Na mesma linha, o deputado Pastor Daniel de Castro (PP) destacou ato no qual participou da Frente Parlamentar Evangélica da Câmara dos Deputados e falou contra o aborto. O deputado também exibiu bonecos de fetos e ainda um vídeo, em que o médico e deputado federal Fernando Máximo relata o desenvolvimento do feto com 12 semanas. “Estamos diante da possibilidade da legalização do homicídio, com os homens decidindo quem pode viver ou não”, completou o deputado.

O deputado Iolando (MDB) também ocupou a tribuna e se alinhou aos colegas que o antecederam contra a possível legalização do aborto.

“Quem morre de aborto são as mulheres negras e pobres”

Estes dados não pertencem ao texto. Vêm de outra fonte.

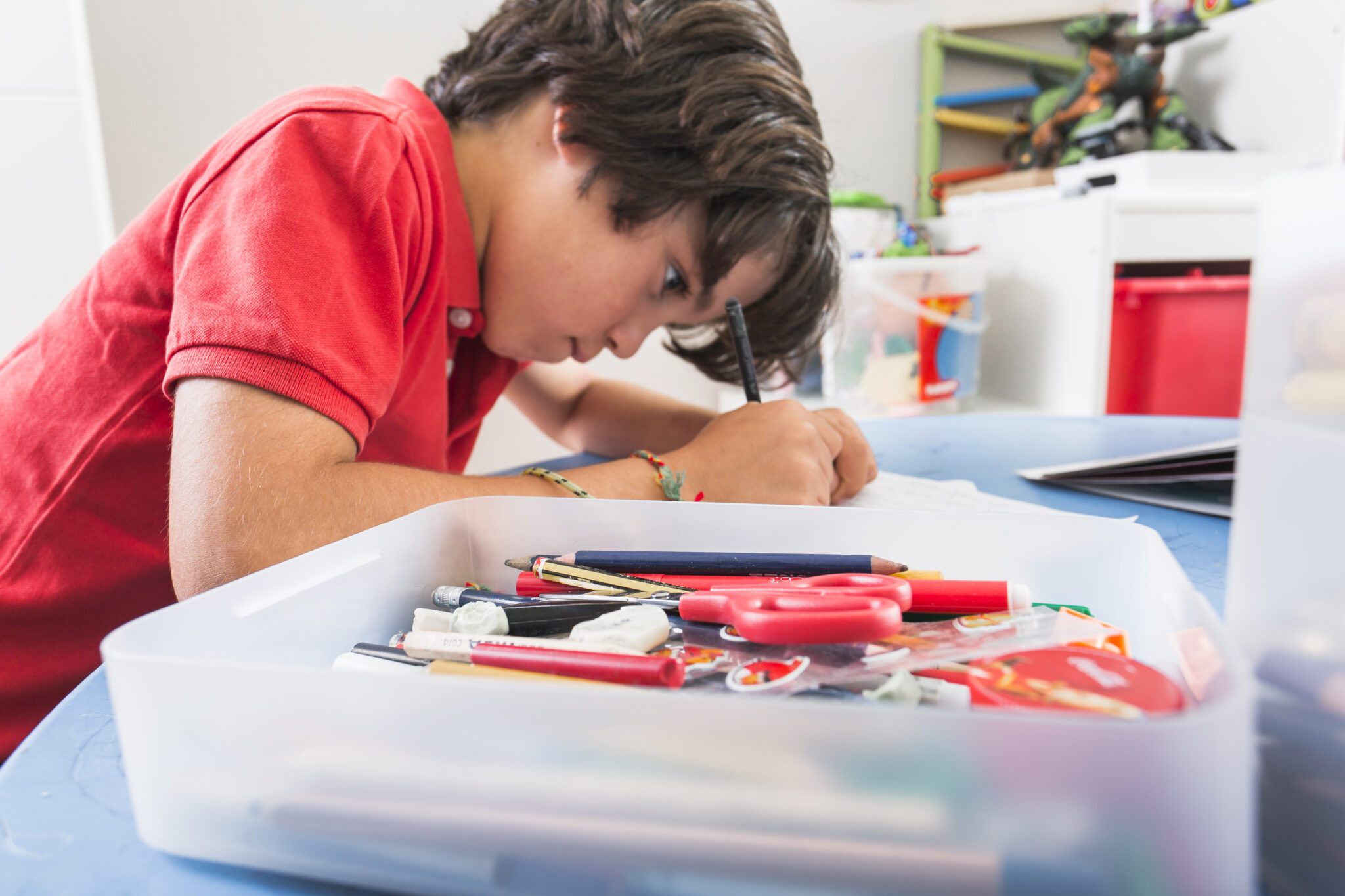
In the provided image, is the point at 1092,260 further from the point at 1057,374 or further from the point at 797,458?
the point at 797,458

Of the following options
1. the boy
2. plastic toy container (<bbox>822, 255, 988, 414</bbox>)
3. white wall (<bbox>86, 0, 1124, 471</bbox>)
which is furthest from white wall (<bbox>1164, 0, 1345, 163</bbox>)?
the boy

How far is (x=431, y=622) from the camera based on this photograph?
0.77 feet

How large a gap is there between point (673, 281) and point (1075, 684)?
1.45 ft

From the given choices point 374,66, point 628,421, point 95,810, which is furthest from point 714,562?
point 374,66

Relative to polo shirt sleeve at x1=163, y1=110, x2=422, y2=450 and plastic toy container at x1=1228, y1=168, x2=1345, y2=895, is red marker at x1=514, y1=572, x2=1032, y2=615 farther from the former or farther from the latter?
polo shirt sleeve at x1=163, y1=110, x2=422, y2=450

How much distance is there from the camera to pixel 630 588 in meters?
0.26

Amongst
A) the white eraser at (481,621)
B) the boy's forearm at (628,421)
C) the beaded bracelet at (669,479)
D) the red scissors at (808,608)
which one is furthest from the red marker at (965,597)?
the boy's forearm at (628,421)

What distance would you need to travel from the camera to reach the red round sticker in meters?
0.15

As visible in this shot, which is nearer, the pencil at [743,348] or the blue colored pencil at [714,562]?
the blue colored pencil at [714,562]

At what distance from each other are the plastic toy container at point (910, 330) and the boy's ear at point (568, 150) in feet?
2.04

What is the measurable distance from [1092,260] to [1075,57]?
1.81 feet

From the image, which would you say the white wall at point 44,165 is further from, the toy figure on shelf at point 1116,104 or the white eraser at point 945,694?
the toy figure on shelf at point 1116,104

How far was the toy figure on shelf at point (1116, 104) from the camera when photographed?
45.3 inches

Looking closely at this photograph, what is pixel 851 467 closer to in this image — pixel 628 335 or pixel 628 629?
pixel 628 335
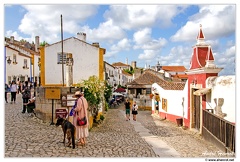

O deputado Fábio Félix (Psol) explicou que a ADPF 442 é uma ação de integrantes do seu partido e que tem como objetivo discutir a política pública do direito reprodutivo no País. Na opinião do deputado, o debate sobre o aborto é sempre polêmico porque a maioria das pessoas não estuda devidamente o tema. “Quando você descriminaliza o aborto, você não estimula uma prática. Você abre o debate sobre essa prática. Quem morre de aborto são as mulheres pobres, negras e periféricas”, argumentou. Para ele, a descriminalização vai possibilitar o acesso a políticas públicas e ao atendimento psicossocial.

O deputado Gabriel Magno (PT) disse que a decisão do STF sobre o tema é de fundamental importância para o País. Para ele, o que está se discutindo é o entendimento sobre normativas já existentes no Brasil. “Discutir o aborto é discutir a vida de meninas e mulheres. Em 2020, 48 meninas entre 10 e 14 anos entraram em trabalho de parto por dia neste País. O debate tem que passar pela vida dessas meninas. A maioria negras e pobres. Se acontecesse com pessoas com melhor condição, não chegaria a este ponto. A morte por aborto inseguro é a quarta causa de morte materna no Brasil”, assinalou.

Para a deputada Paula Belmonte (Cidadania) o tema é importante e “passa sim pelo viés religioso, mas principalmente pela questão educacional”. Para ela, crianças estão fazendo aborto porque existe uma sexualização precoce no País. “Não existe feto, se não houver relação sexual. Mas temos que discutir o que está acontecendo com a sexualização das jovens e a permissividade de muitos pais. Defendemos a vida dentro do ventre, mas também precisamos defender as crianças que nasceram e estão passando fome”, analisou.

Belmonte citou o caso de crianças contaminadas pelo Rio Melchior e outras que estão morrendo de fome e que não merecem a mesma atenção dos deputados. “Este debate é muito mais profundo do que um debate feminista ou religioso. É um debate da dignidade humana”, finalizou.